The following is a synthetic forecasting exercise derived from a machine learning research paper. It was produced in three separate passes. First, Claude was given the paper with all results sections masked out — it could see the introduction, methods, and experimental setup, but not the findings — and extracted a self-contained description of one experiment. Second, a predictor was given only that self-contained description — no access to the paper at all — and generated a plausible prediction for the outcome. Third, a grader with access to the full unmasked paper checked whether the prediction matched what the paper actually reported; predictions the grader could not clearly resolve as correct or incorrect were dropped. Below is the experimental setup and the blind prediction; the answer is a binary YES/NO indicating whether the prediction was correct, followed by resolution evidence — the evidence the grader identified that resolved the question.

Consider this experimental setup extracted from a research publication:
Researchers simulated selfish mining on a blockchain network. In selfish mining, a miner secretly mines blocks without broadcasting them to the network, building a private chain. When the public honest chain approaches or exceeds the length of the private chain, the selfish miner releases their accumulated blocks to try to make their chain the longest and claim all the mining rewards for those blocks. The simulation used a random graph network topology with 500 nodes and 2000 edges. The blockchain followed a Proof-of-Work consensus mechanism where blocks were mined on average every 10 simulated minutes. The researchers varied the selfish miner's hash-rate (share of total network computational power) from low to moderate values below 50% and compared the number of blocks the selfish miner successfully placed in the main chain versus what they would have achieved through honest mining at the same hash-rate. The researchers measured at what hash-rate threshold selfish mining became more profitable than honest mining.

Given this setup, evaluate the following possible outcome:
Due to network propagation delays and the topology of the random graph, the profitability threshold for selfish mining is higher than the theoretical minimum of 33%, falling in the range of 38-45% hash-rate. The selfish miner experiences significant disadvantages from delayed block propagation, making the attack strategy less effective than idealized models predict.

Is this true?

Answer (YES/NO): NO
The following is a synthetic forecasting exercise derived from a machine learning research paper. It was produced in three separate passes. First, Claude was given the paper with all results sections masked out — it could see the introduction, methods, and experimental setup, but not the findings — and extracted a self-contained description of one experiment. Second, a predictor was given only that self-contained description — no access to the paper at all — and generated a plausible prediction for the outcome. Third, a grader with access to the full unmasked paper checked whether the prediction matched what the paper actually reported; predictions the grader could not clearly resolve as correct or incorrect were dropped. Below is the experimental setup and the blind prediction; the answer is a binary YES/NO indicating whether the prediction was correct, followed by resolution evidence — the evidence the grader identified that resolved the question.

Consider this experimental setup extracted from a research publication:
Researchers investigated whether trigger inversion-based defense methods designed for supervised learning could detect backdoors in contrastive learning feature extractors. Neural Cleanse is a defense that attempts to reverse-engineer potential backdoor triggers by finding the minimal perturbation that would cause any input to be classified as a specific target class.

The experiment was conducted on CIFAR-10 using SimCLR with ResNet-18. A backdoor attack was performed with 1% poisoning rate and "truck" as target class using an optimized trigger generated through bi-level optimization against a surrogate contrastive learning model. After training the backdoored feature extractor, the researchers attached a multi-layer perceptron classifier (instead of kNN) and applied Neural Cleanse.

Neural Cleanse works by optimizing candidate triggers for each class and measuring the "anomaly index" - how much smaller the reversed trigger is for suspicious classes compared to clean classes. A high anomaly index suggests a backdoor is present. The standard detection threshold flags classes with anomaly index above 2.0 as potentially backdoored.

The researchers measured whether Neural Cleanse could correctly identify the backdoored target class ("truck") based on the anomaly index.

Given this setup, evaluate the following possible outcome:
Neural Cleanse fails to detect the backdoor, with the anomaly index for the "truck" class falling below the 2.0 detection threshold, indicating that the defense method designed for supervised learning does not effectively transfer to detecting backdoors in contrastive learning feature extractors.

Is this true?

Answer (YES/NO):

+ + + +

■ Directions for this task
Copy out every line in the records where the word "anomaly" is found.

■ Exercise answer
Neural Cleanse works by optimizing candidate triggers for each class and measuring the "anomaly index" - how much smaller the reversed trigger is for suspicious classes compared to clean classes. A high anomaly index suggests a backdoor is present. The standard detection threshold flags classes with anomaly index above 2.0 as potentially backdoored.
The researchers measured whether Neural Cleanse could correctly identify the backdoored target class ("truck") based on the anomaly index.
Neural Cleanse fails to detect the backdoor, with the anomaly index for the "truck" class falling below the 2.0 detection threshold, indicating that the defense method designed for supervised learning does not effectively transfer to detecting backdoors in contrastive learning feature extractors.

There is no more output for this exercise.